Disk-IO and CPU-Load after Upgrade

chrwa

Member
Nov 28, 2019
16
0
6
73
On a 7-node hyperconverged cluster I made an upgrade from 7.0-2 to 7.1-1 and for the first time I recognized a heavy disk-IO and CPU-Load on most VM's during the reboot of the upgraded node. This leads to a temporary freeze of them (about 4 Minutes). An additional problem is, that some of the guests don't work properly after live-migration (I have to stop them before I can start them again). This issue I know much more longer and everytime I hoped it will be fixed with the next upgrade.
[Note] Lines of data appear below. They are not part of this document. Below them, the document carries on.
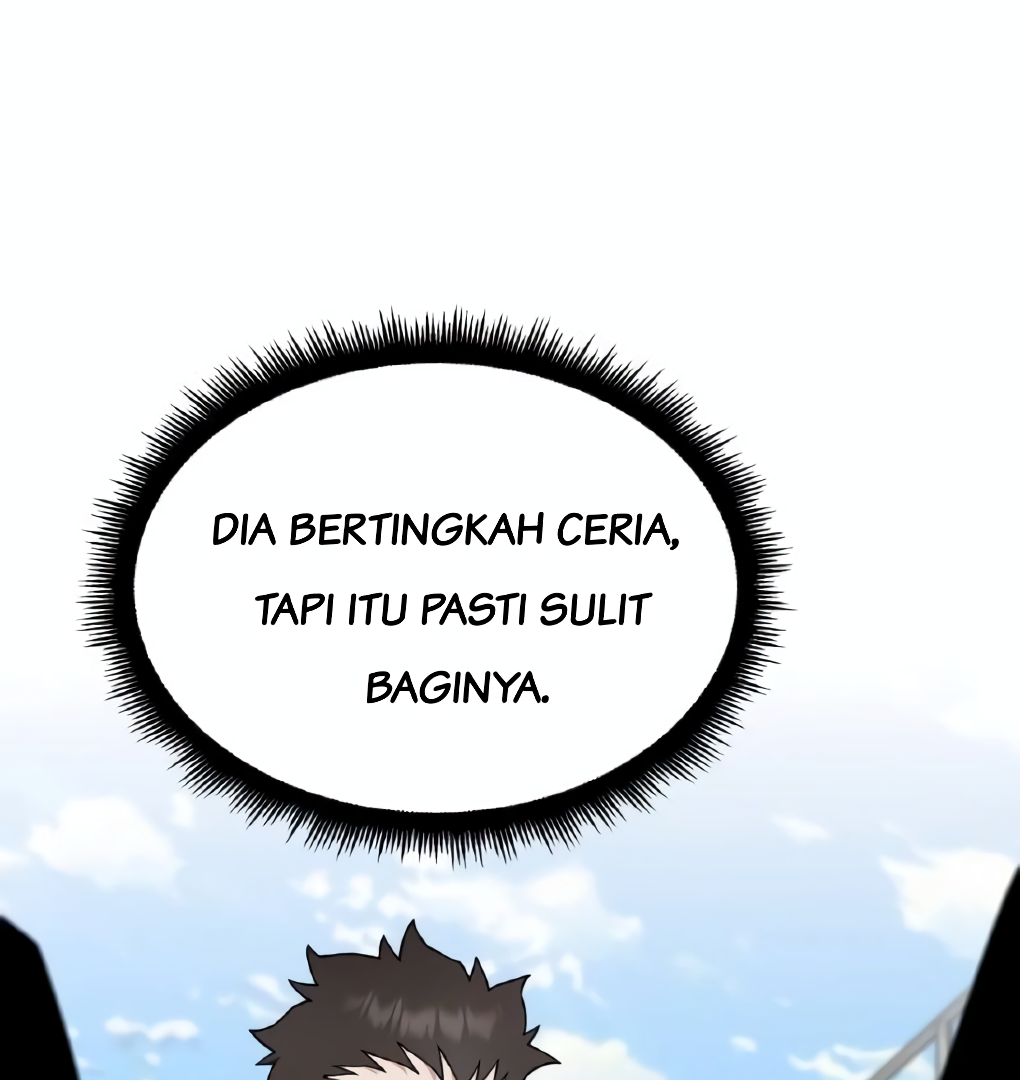 Chapter 23 - halaman 67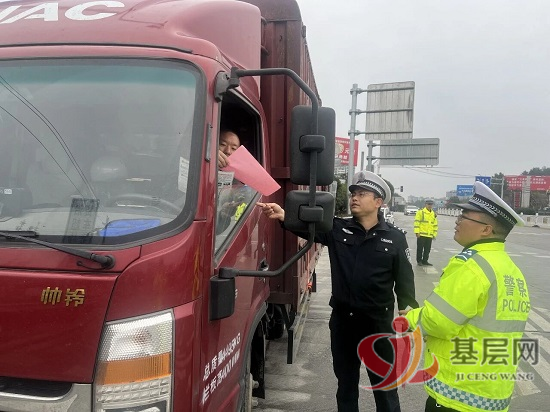 06354631591885529_92.png 06354631591885529_92.png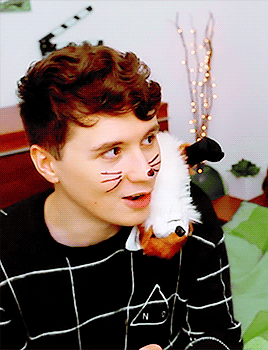 reindeersphan: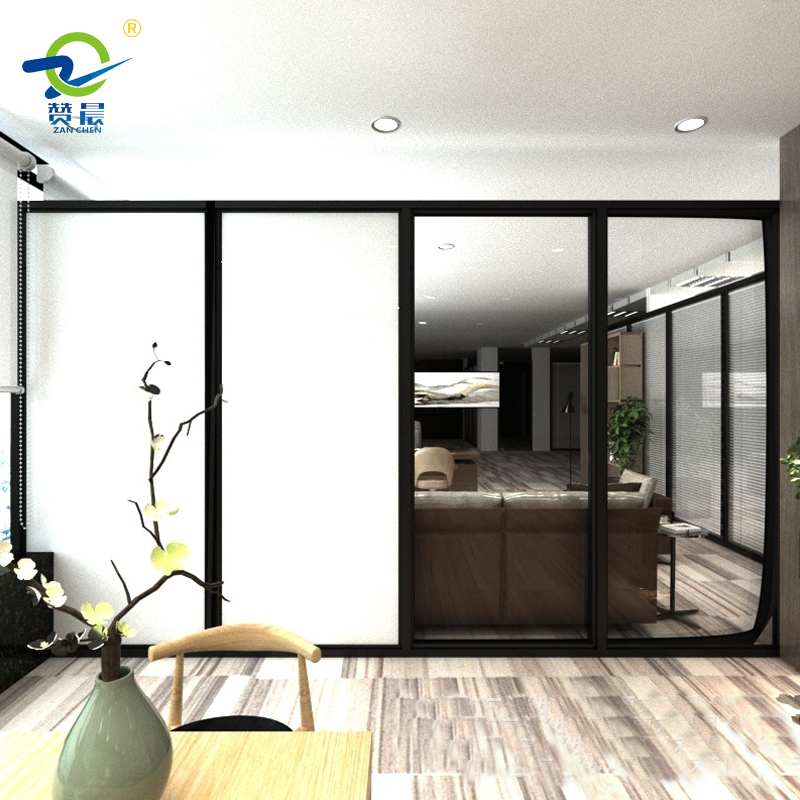 1649641173218413.jpg 003.jpg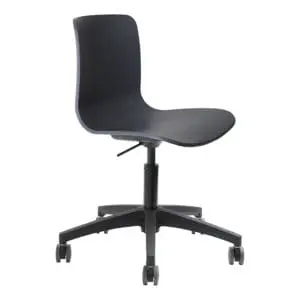 Acti Swivel Education & Training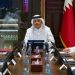PM Qatar Sheikh Mohammed memperingatkan Timur Tengah agar tidak terjebak siklus eskalasi usai perang AS-Israel-Iran berdampak pada keamanan dan ekonomi kawasan.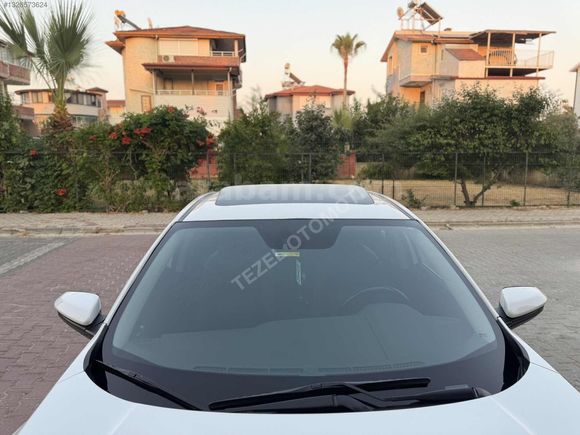KUSURSUZ /59BİNDE/ SIFIR TADINDA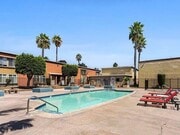 Photo - 1671 Pentecost Way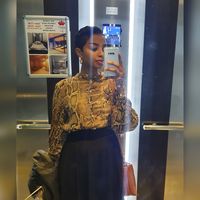 Photos de Fadia Khalaf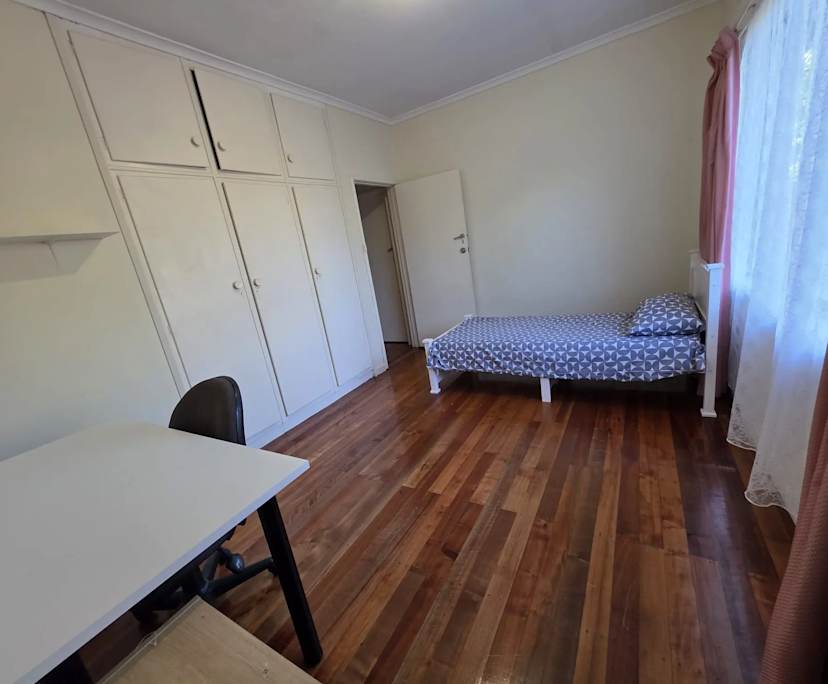 $280, Student-accommodation, 3 bathrooms, Burwood VIC 3125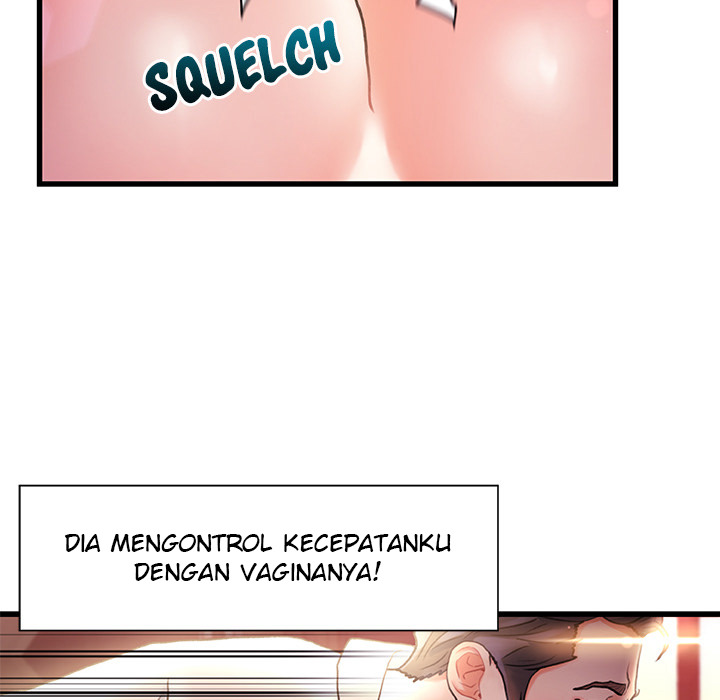 Achilles Heel: Chapter chapter-2 - Page 142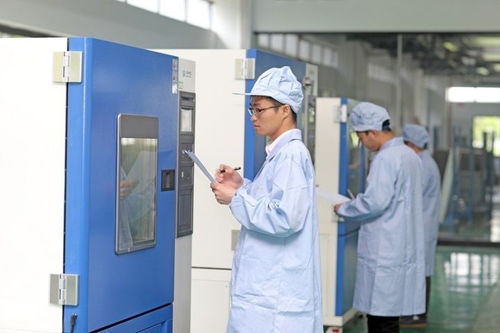 這家電梯企業(yè)的此番舉動,竟然創(chuàng)下了多項2017全國紀(jì)錄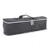 Geanta termica pentru alimente Lorelli AVY 33 x 11 x 10 cm Neagra
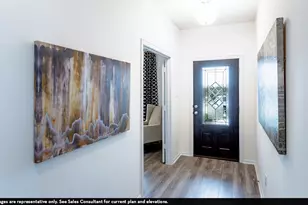 228 Charismatic Rd, Waxahachie, TX 75165 - Photo 2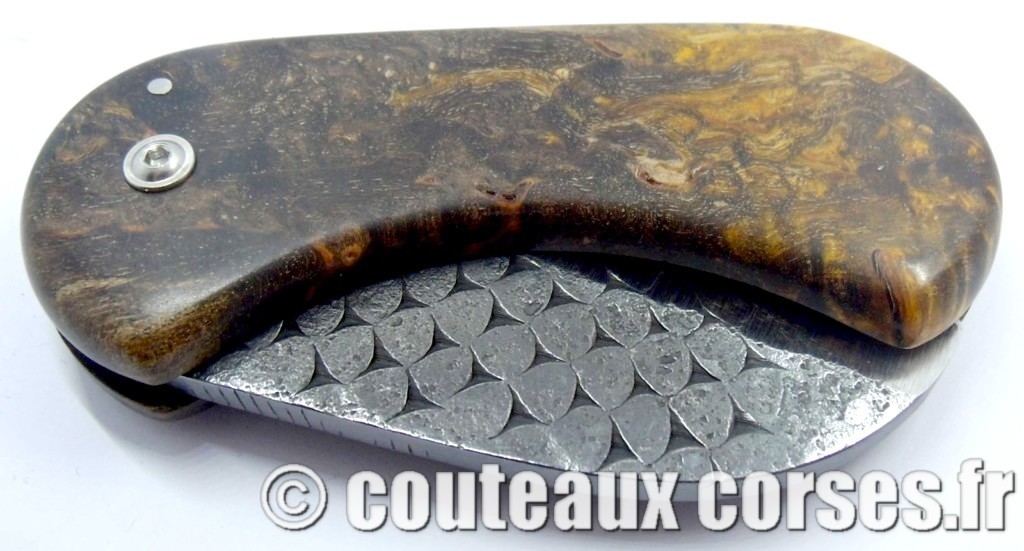 "Corsican Bulldog" acier carbone 2 couteau-corse-corsican-bulldog-carbone-ska-MEDF800-1--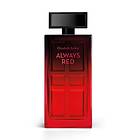 Elizabeth Arden Always Red edp 100ml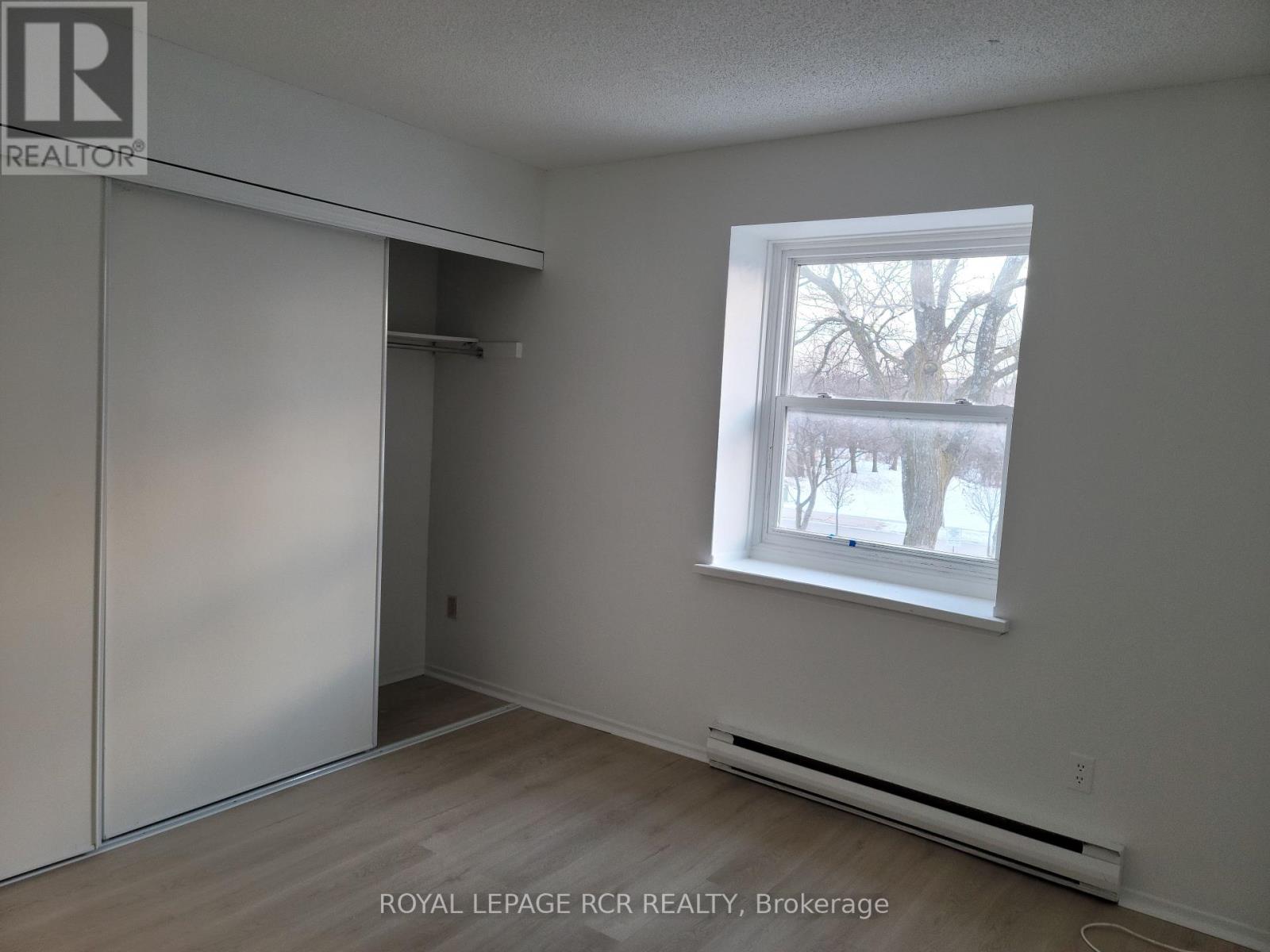 206 - 2 Orchard Heights Boulevard, Aurora, Ontario  L4G 3W3 - Photo 12 - N12470879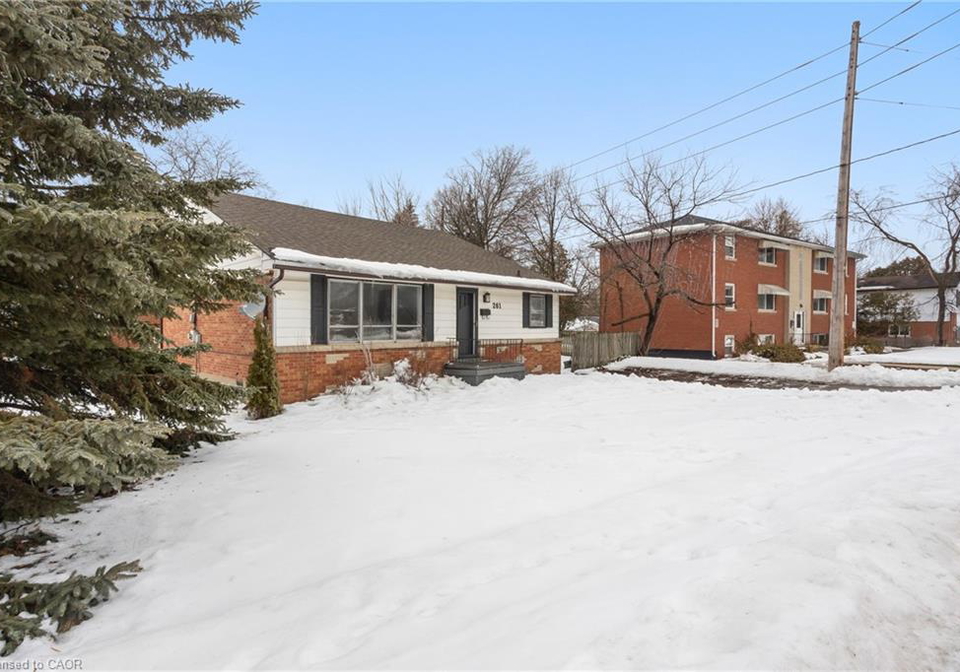 261-water-street-guelph-ontario-40807029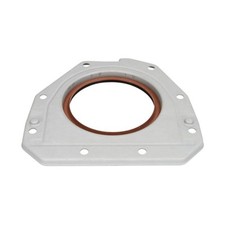 Wellendichtring, Kurbelwelle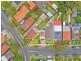 2 Tripod Street, Concord NSW 2137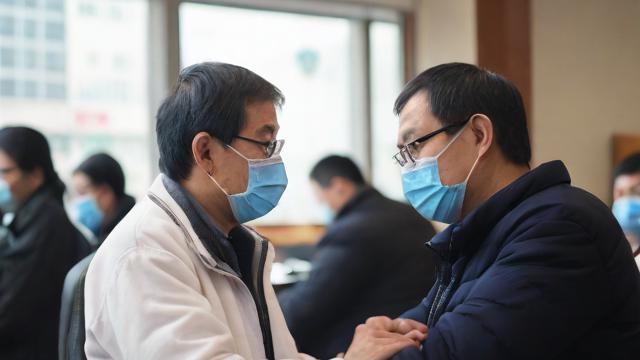 广州人素质如何?真实评价与观察-第1张图片-益智教育网 广州人素质如何?真实评价与观察-第1张图片-益智教育网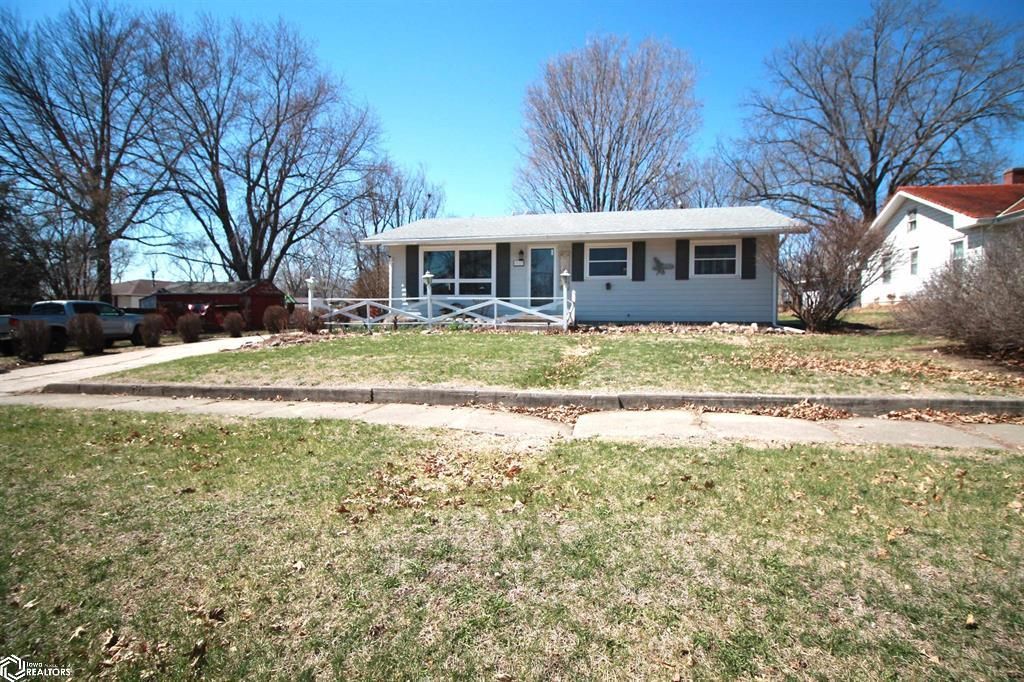 1009 S 17th St, Clarinda, IA 51632 Trulia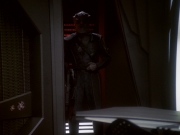 Filename=extant_StarTrek_DS9_6x05-FavorTheBold_01518.jpg
Filesize=149KiB
Dimensions=1200x900
Date added=Jan 07, 2020 extant_StarTrek_DS9_6x05-FavorTheBold_01518.jpg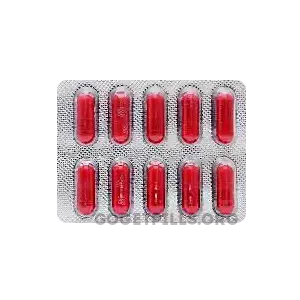 Buying_Danazol_online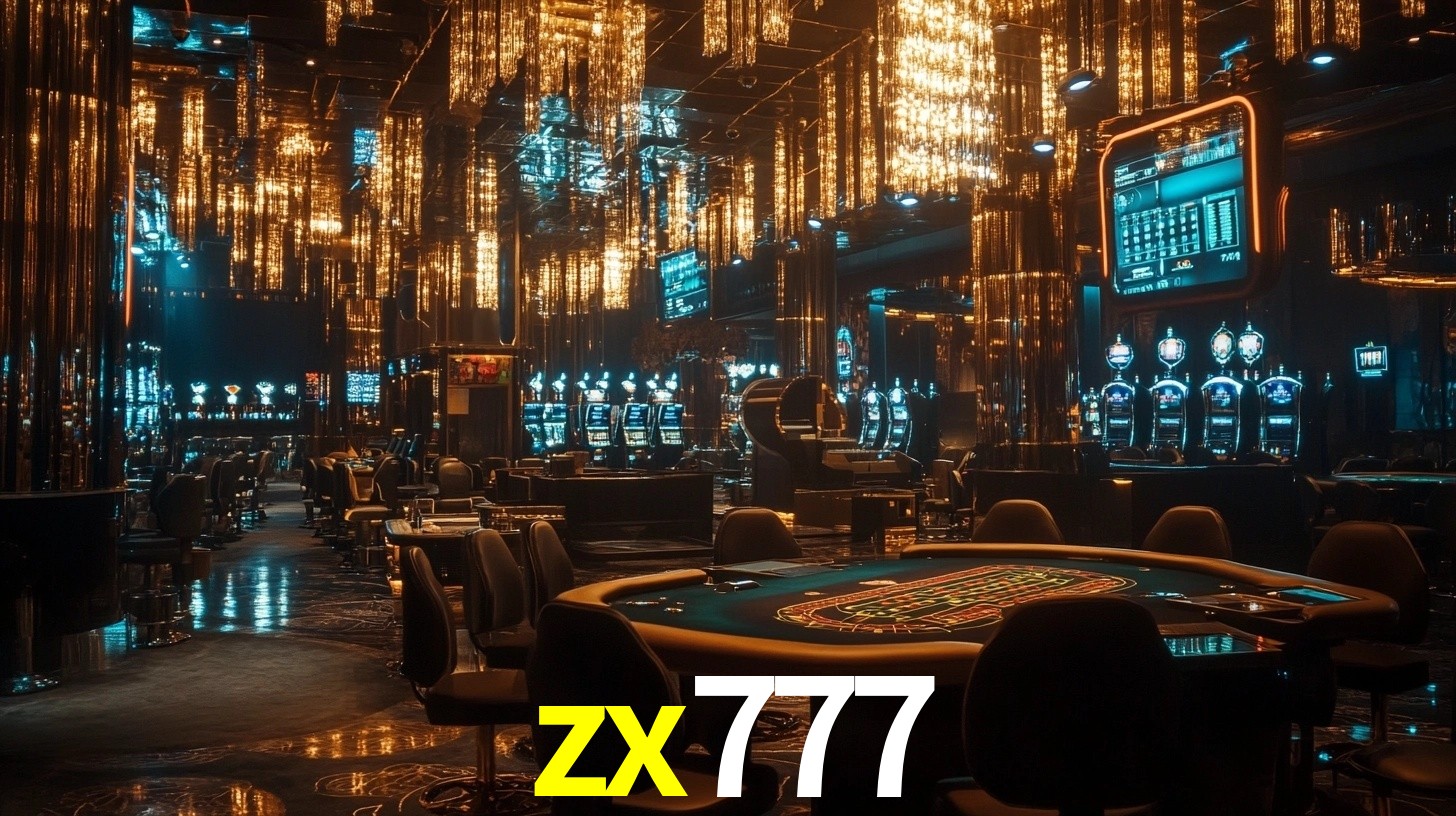 zx777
During the reboot I have set the global flags nobackfill, noout, nodown and norebalance.
 
There seems to be some issues on Proxmox 7 when there is heavy IO on storage. Our cluster with multiple NFS storages will lock up VMs whenever there is heavy IO on a VM on the same storage. Never had this issue on Proxmox 6.
 
Perhaps another issue points in the same direction. Since I made an upgrade to 7.x the ZFS pools are very often degraded with multiple read- and write-errors. After clear and resilvering the pools working fine until another disk fails. I have changed some of the "faulty" disks and made a surface and some other tests and my suspicion has been confirmed that the disks were all okay. After i did an update of the bios and the firmware of the controller, the errors became a little less frequent. But the errors are still there.